Exercise:
Can you arrange the stretch of items from the line containing "Among (x=364, y=74)" through the final line as a Markdown table with the columns Row and Line, numbering each row and omitting blank lines?

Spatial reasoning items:
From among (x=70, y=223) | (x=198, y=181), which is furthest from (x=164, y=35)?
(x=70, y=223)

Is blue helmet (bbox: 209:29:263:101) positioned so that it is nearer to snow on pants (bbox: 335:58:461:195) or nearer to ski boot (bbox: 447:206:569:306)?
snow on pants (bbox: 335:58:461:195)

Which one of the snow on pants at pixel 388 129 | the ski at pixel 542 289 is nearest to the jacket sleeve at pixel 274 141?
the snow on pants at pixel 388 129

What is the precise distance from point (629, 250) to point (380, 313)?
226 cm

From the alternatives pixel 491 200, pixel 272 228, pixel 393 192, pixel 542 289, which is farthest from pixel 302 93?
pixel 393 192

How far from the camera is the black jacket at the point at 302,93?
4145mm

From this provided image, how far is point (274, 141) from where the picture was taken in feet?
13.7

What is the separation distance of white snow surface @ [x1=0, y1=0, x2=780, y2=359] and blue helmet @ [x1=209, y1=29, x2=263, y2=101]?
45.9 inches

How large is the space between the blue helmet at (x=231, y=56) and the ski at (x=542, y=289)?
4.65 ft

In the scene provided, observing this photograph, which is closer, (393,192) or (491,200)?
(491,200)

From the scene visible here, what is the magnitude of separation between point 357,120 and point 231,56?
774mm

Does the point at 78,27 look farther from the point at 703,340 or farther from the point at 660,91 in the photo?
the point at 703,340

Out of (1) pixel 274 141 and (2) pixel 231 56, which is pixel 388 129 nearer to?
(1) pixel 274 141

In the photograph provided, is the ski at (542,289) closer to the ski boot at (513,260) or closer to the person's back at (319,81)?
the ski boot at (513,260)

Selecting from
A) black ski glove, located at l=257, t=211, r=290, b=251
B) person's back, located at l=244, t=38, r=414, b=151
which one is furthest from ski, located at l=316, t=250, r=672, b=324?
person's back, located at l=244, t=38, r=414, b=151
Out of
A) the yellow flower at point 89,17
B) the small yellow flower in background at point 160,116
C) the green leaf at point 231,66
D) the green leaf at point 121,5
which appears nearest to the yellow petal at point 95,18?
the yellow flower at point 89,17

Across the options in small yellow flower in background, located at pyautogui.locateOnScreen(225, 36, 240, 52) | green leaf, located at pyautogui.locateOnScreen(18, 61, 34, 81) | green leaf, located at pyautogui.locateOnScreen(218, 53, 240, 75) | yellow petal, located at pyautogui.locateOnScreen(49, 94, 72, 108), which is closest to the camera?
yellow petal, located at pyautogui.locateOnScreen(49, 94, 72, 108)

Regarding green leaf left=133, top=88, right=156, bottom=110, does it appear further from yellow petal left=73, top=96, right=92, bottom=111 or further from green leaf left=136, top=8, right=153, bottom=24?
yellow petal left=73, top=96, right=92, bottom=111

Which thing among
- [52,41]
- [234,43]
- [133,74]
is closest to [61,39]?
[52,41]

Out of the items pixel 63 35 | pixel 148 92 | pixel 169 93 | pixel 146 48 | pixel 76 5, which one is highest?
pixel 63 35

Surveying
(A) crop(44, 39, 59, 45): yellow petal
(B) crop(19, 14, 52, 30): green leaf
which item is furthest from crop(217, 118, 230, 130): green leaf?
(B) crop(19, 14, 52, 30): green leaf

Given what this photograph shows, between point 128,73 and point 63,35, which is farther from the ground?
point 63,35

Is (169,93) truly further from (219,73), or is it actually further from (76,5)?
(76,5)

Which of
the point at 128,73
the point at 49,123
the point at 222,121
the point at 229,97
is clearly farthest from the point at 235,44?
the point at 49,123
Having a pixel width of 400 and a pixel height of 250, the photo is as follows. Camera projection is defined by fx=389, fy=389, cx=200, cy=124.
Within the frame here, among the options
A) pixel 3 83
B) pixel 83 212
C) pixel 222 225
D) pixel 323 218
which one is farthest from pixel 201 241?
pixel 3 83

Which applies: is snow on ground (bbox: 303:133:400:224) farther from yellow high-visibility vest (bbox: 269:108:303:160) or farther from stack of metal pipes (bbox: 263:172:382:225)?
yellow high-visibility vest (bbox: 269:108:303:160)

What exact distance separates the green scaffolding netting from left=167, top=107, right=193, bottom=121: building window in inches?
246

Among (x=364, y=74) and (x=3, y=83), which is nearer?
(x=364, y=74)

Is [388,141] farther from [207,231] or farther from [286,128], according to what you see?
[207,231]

Expected answer:
| Row | Line |
|---|---|
| 1 | Among (x=364, y=74) and (x=3, y=83), which is nearer? |
| 2 | (x=364, y=74) |
| 3 | Is [388,141] farther from [207,231] or farther from [286,128], according to what you see? |
| 4 | [207,231] |